_Brano del documento_.
++++++++
Reina Jana (o Rejna Jano)

Reina Jana (o Rejna Jano), Regina Giovanna è un personaggio leggendario ancora ricordato nelle Valli del Cuneese (Piemonte) la cui figura storica originaria si è ammantata di ancestrali credenze collegate alle Jankas/Janas creature fatate/guardiane dei luoghi sacri (in particolare le acque sorgive) riscontrate sia in Piemonte/Valle d’Aosta che in Sardegna.

Scrive Roberto Gremmo: “Come le donne dai piedi d’oca della val dl’Elf anche le Janas di Sardegna vivevano appartate in profonde caverne, nascondevano dei grandi tesori, erano padrone di segrete pratiche salvifiche che avevano confidato generosamente agli abitanti del luogo, allontanandosi dopo aver subito un ingiusto oltraggio.. le notevoli somiglianze fra le due tradizioni non vanno considerate casuali o fortuite ma sono invece il segno evidente di quel che resta in forma epica della comune matrice culturale delle antiche popolazioni megalitiche che per prime civilizzarono l’Europa occidentale. Dai Baschi ai Sardi, dai Pirenei catalani alle Alpi attorno al Monte Bianco ed al Monte Rosa fino alle Marittime.” [6]

Il personaggio storico

Reina Jana (o Rejna Jano) è una figura fantastica dalla fusione del ricordo di due personaggi storici[1]: Giovanna II d’Angiò-Durazzo, nota anche come Giovanna II di Napoli, (1373-1435) e in particolare sua zia Giovanna I di Napoli ovvero Giovanna I d’Angiò (1326-1382) accumunate da analoghi destini, dal medesimo carattere volitivo e dalle leggendarie attitudini libertine, ma in essa confluiscono anche leggende come quella della visigota Pedoca figlia di Alarico e miti che ci portano alle antiche credenze celtiche.
++++++++
_Compito richiesto 1_. Trascrivi parola per parola le righe di origine: comincia dalla riga che contiene "Is it further" e prosegui fino all'ultima riga, compresa.

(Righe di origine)
++++++++
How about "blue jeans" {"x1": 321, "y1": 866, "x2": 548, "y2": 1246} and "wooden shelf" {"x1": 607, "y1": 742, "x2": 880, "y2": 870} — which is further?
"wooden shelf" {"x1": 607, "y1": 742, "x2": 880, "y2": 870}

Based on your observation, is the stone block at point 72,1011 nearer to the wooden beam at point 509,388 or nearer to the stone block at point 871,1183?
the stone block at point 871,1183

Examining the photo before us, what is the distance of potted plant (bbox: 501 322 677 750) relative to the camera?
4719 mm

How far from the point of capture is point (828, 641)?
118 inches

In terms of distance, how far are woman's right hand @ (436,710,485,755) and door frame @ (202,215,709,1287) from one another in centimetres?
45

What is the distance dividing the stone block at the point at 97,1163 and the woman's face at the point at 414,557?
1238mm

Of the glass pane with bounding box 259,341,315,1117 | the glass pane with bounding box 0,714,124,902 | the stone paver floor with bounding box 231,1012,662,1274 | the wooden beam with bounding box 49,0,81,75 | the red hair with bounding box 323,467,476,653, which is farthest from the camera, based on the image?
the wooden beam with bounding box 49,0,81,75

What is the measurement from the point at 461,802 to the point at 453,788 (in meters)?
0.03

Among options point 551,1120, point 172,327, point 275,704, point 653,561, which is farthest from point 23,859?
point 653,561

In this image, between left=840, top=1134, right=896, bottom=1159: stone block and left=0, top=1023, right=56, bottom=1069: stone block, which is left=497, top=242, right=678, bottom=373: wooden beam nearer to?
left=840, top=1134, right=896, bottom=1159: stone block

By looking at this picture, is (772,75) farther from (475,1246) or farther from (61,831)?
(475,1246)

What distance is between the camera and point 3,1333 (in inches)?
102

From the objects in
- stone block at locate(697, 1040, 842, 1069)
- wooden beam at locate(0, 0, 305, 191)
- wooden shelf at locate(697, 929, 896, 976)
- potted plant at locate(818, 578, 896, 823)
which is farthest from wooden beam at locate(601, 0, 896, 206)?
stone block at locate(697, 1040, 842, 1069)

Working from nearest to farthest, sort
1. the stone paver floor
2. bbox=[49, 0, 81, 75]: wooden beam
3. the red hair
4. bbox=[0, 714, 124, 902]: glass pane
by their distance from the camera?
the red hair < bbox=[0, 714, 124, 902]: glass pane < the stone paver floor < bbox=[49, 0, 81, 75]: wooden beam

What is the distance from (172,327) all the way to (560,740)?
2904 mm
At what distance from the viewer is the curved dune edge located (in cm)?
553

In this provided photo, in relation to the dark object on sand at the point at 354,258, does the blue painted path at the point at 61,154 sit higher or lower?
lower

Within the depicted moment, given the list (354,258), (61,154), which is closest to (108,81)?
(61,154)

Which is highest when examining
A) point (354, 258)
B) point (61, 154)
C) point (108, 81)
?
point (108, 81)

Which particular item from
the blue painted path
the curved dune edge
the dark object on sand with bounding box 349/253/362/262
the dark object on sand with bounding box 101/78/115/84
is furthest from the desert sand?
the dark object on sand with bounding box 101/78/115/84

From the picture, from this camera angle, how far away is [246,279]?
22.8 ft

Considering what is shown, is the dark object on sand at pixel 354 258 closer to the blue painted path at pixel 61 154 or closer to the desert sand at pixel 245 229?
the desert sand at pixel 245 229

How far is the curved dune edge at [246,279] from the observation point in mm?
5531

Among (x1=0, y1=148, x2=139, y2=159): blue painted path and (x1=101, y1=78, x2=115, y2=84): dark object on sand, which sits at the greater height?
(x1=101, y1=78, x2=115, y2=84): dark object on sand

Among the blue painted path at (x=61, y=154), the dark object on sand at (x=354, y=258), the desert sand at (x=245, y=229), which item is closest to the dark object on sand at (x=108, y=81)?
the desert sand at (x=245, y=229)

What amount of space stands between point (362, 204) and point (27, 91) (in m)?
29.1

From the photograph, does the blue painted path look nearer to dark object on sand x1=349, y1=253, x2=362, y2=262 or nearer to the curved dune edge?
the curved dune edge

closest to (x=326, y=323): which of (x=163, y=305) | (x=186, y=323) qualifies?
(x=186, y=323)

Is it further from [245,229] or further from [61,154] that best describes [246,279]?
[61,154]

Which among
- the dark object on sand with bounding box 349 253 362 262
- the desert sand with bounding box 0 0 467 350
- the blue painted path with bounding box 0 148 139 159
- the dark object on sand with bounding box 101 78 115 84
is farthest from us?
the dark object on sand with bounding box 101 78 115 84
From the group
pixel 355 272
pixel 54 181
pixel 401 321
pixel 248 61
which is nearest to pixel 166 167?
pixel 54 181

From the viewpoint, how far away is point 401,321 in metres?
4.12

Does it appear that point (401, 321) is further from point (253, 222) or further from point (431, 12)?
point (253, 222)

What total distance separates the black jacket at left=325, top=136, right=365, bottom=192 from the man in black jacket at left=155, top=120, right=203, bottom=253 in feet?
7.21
++++++++
_Compito richiesto 2_. Riscrivi il brano sulla Reina Jana a partire dalle parole "Reina Jana (o Rejna Jano), Regina" e fermati dopo "che in Sardegna.". In questo tratto sostituisci "acque sorgive" con "fonti montane".

_Risposta completa 1_.
Is it further from [245,229] or further from [61,154] that best describes [246,279]?
[61,154]

Which among
- the dark object on sand with bounding box 349 253 362 262
- the desert sand with bounding box 0 0 467 350
- the blue painted path with bounding box 0 148 139 159
- the dark object on sand with bounding box 101 78 115 84
is farthest from us?
the dark object on sand with bounding box 101 78 115 84
From the group
pixel 355 272
pixel 54 181
pixel 401 321
pixel 248 61
which is nearest to pixel 166 167?
pixel 54 181

From the viewpoint, how far away is point 401,321 in metres?
4.12

Does it appear that point (401, 321) is further from point (253, 222) or further from point (431, 12)?
point (253, 222)

What total distance separates the black jacket at left=325, top=136, right=365, bottom=192 from the man in black jacket at left=155, top=120, right=203, bottom=253 in feet?
7.21

_Risposta completa 2_.
Reina Jana (o Rejna Jano), Regina Giovanna è un personaggio leggendario ancora ricordato nelle Valli del Cuneese (Piemonte) la cui figura storica originaria si è ammantata di ancestrali credenze collegate alle Jankas/Janas creature fatate/guardiane dei luoghi sacri (in particolare le fonti montane) riscontrate sia in Piemonte/Valle d’Aosta che in Sardegna.